Start of Page extract

For the power circuit:
1. Add a relay under the hood somewhere.
2. Run a power wire from the battery positive to the relay.
3. Run a power wire from the relay to the accessory.
4. Run a ground wire from the accessory to the battery negative...or another ground.

For the control circuit:
5. Then either:
a) Run a 12v (either switched or unswitched) source to the switch
inside the tub.
b) Run the other side of the switch to the relay.
c) Run a ground from the relay to the battery (or another ground point)
or:
a) Run a 12v source to the relay (either switched or unswitched)
b) Run a power wire from the relay to the switch.
c) Run a ground wire from the switch to the battery or another ground.

No big deal. Especially for one accessory. But as you add more accessories and repeat the process, well quite frankly you start to run out of places for the relays under the hood and the switches in the tub. Then before you know it, on your 3rd or 4th accessory, the underhood wiring starts to look like spaghetti and the switches in the tub are everywhere.

The sPod is designed to simplify this. It runs all the switch wires, both positive and negative, for the 6 accessories in one harness from the underhood unit to the tub. All the power and the ground wires for the 6 accessories are in one harness you run from the underhood unit to the battery. The only thing left to do after installing a new accessory is to run the power and ground from the accessory to the sPod. The switch and relay are already done.

I hope this gives you a better understanding of the sPod. It is pricey but looks very clean after install. It also makes adding each additional accessory a breeze. I have one and I like it.

Edit: Sorry, I forgot to mention that each power circuit needs a fuse wired in, which the sPod does.

End of Page extract
Start of Record set

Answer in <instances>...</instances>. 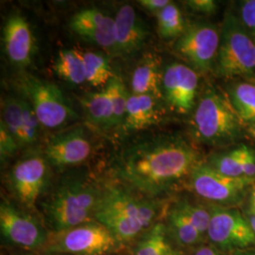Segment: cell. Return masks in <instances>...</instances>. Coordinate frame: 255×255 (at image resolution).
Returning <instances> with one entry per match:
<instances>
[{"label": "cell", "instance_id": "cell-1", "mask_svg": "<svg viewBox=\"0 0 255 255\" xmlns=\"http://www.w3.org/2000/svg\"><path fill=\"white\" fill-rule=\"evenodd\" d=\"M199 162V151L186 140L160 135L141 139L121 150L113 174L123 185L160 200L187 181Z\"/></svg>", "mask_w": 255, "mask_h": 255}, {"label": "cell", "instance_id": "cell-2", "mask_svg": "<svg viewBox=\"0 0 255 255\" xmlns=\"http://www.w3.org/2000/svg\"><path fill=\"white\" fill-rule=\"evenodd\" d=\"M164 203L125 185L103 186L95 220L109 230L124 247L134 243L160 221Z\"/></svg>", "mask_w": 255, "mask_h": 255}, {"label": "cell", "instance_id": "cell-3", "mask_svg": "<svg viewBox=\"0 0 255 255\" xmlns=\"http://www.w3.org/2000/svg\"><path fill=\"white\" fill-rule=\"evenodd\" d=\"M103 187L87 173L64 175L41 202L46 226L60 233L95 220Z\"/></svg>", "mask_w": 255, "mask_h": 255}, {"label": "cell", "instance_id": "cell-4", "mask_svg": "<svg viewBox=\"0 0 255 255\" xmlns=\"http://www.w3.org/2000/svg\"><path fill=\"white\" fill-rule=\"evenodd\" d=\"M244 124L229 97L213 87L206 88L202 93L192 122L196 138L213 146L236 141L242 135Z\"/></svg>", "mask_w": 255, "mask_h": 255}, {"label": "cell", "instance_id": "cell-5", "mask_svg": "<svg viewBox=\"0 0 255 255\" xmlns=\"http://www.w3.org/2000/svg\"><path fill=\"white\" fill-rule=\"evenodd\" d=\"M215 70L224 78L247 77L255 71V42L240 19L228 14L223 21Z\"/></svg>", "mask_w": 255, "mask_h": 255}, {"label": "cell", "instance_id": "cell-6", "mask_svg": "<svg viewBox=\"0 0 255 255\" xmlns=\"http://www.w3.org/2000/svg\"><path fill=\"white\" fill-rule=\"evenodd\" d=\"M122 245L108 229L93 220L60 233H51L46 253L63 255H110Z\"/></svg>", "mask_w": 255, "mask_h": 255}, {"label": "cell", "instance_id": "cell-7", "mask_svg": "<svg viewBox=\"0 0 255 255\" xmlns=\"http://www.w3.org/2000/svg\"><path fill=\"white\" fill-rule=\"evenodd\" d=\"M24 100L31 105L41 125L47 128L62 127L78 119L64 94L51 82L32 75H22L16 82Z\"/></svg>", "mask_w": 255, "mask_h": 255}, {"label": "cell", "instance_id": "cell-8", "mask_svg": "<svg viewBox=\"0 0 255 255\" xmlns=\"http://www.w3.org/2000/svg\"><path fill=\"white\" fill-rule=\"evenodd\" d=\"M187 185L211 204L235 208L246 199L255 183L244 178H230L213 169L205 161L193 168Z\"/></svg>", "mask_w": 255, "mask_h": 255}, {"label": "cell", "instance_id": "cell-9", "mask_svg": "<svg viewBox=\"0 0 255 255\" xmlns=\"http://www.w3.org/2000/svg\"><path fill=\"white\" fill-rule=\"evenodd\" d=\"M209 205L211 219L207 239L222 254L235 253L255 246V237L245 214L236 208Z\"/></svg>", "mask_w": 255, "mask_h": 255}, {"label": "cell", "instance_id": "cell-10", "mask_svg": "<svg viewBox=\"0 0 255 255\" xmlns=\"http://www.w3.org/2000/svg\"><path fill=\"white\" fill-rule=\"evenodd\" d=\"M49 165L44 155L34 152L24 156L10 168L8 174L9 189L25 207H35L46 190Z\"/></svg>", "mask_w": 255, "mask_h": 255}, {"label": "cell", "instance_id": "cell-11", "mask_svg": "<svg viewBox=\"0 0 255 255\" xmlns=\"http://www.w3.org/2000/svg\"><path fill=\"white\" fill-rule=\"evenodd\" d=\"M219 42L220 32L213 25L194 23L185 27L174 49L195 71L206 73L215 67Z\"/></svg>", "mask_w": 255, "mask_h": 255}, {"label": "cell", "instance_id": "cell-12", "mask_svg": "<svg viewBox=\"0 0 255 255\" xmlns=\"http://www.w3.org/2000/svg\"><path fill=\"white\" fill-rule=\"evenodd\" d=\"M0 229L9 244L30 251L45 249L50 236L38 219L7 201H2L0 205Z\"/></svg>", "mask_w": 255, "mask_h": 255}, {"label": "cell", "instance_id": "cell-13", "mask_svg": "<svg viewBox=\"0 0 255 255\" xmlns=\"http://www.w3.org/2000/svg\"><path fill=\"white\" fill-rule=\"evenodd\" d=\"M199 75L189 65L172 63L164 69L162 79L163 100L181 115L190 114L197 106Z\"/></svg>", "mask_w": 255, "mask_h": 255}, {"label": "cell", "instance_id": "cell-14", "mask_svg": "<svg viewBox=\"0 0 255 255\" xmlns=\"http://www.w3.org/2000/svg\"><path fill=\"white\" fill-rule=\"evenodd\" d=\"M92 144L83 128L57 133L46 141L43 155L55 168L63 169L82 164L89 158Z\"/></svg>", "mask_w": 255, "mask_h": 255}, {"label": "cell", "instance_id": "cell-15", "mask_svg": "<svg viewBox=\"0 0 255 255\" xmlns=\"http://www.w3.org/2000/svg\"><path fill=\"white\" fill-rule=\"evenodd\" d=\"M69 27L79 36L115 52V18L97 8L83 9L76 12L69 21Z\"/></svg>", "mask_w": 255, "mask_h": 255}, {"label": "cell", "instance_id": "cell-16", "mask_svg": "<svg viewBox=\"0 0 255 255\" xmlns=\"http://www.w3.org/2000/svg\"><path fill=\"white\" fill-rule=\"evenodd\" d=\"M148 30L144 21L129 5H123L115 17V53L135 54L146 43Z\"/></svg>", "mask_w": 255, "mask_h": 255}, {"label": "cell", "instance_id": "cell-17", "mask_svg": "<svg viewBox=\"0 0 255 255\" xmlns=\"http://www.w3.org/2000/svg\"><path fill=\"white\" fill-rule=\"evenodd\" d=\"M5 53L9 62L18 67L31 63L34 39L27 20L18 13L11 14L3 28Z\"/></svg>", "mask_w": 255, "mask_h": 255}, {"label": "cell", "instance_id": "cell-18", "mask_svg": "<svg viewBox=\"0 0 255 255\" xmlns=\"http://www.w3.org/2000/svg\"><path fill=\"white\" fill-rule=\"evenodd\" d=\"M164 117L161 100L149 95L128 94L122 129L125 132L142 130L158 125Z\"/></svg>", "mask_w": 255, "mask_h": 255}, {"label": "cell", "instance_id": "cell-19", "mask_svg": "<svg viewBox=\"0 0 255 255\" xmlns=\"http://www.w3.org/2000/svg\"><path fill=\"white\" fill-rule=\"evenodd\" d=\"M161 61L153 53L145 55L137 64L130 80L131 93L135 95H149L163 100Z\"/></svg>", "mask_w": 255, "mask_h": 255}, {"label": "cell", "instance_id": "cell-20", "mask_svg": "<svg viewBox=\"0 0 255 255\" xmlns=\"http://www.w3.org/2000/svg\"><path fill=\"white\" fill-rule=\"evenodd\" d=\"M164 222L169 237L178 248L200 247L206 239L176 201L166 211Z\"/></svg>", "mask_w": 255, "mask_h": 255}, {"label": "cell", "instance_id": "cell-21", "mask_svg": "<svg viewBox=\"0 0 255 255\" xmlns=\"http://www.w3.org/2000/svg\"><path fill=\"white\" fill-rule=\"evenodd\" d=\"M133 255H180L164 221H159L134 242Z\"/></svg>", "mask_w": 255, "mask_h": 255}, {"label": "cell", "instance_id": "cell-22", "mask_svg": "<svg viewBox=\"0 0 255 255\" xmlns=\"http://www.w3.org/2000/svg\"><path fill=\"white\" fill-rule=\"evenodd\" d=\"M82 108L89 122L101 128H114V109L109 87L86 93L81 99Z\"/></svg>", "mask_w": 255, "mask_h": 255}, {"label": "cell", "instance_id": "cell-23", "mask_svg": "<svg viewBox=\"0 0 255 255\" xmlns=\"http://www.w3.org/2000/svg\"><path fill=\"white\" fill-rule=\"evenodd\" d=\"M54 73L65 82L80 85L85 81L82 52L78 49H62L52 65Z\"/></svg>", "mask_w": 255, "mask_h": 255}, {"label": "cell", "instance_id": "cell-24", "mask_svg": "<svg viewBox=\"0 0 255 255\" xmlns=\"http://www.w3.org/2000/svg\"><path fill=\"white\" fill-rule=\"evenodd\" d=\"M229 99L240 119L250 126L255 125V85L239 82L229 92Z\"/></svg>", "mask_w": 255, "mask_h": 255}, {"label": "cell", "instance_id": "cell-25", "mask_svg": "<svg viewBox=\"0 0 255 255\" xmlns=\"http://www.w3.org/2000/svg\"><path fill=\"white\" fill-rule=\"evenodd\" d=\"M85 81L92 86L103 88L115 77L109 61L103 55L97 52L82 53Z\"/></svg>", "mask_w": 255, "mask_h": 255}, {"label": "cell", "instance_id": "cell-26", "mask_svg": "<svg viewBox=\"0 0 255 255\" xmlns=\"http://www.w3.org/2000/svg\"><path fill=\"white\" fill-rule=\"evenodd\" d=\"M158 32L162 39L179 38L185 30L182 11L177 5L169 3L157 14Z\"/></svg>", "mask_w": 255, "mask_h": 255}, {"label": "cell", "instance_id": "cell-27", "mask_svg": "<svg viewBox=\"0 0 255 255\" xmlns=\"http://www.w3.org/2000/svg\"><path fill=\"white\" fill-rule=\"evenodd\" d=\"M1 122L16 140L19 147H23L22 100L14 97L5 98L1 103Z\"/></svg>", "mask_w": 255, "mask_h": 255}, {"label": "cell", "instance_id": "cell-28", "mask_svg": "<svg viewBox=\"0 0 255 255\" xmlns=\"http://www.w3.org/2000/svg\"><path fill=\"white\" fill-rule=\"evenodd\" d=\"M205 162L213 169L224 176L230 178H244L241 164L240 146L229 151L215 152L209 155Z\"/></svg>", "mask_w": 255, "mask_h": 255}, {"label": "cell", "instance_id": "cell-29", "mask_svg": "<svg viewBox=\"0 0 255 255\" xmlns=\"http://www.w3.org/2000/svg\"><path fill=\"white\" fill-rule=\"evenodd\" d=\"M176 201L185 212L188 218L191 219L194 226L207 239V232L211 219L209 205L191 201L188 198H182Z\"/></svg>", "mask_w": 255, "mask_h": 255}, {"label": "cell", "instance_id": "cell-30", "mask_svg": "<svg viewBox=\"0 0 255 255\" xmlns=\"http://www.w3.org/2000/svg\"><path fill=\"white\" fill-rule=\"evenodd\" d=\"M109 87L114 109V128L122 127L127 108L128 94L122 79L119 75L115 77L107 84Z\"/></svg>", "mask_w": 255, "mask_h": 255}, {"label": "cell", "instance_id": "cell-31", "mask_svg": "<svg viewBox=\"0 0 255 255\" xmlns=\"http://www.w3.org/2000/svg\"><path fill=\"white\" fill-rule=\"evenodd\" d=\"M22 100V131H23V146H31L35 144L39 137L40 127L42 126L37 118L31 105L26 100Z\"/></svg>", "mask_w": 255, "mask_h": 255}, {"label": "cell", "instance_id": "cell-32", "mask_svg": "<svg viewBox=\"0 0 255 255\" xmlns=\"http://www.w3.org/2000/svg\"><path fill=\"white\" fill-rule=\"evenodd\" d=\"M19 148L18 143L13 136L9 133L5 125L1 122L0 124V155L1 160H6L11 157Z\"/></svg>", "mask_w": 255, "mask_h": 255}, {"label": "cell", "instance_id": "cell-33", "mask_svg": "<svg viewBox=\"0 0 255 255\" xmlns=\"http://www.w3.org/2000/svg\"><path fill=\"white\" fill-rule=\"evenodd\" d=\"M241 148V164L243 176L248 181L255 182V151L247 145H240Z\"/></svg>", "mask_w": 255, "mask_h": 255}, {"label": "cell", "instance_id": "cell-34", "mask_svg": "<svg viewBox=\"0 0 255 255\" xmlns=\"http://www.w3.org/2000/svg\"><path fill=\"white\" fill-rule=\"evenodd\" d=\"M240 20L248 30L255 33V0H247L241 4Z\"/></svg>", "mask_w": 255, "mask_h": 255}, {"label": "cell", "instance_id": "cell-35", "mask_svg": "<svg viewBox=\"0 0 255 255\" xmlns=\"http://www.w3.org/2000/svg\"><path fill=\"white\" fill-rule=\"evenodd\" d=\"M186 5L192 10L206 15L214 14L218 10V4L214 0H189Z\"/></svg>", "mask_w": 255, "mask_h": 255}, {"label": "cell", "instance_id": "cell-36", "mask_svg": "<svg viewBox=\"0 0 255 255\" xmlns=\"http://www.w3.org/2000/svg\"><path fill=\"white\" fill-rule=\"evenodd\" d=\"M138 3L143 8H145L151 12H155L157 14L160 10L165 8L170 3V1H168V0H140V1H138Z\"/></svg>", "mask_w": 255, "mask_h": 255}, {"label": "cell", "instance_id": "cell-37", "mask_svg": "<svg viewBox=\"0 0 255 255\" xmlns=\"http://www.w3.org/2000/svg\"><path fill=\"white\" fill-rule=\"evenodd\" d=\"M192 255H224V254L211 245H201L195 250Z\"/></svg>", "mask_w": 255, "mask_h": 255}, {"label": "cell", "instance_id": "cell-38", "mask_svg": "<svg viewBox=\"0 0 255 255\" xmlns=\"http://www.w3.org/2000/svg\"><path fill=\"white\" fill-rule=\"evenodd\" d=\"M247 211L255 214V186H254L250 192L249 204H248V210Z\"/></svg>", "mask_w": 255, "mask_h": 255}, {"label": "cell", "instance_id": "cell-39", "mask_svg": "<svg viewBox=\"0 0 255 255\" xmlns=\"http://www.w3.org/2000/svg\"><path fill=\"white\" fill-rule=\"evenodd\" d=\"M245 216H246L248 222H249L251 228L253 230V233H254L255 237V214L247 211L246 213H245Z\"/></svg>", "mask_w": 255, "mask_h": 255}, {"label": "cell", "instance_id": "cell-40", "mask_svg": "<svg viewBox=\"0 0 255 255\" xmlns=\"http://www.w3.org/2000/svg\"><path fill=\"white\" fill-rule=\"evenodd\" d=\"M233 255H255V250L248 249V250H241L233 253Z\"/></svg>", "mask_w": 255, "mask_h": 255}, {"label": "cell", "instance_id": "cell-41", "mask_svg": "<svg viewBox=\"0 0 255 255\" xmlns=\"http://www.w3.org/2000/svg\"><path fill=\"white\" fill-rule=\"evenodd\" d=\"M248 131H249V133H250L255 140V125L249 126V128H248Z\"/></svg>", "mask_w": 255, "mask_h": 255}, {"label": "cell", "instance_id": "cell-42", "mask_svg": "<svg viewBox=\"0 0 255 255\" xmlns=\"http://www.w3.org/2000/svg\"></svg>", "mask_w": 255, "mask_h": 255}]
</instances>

End of Record set

* **Required work**:
In the accessory wiring text, list each step given under "For the power circuit:".

* **Exercise solution**:
1. Add a relay under the hood somewhere.
2. Run a power wire from the battery positive to the relay.
3. Run a power wire from the relay to the accessory.
4. Run a ground wire from the accessory to the battery negative or another ground.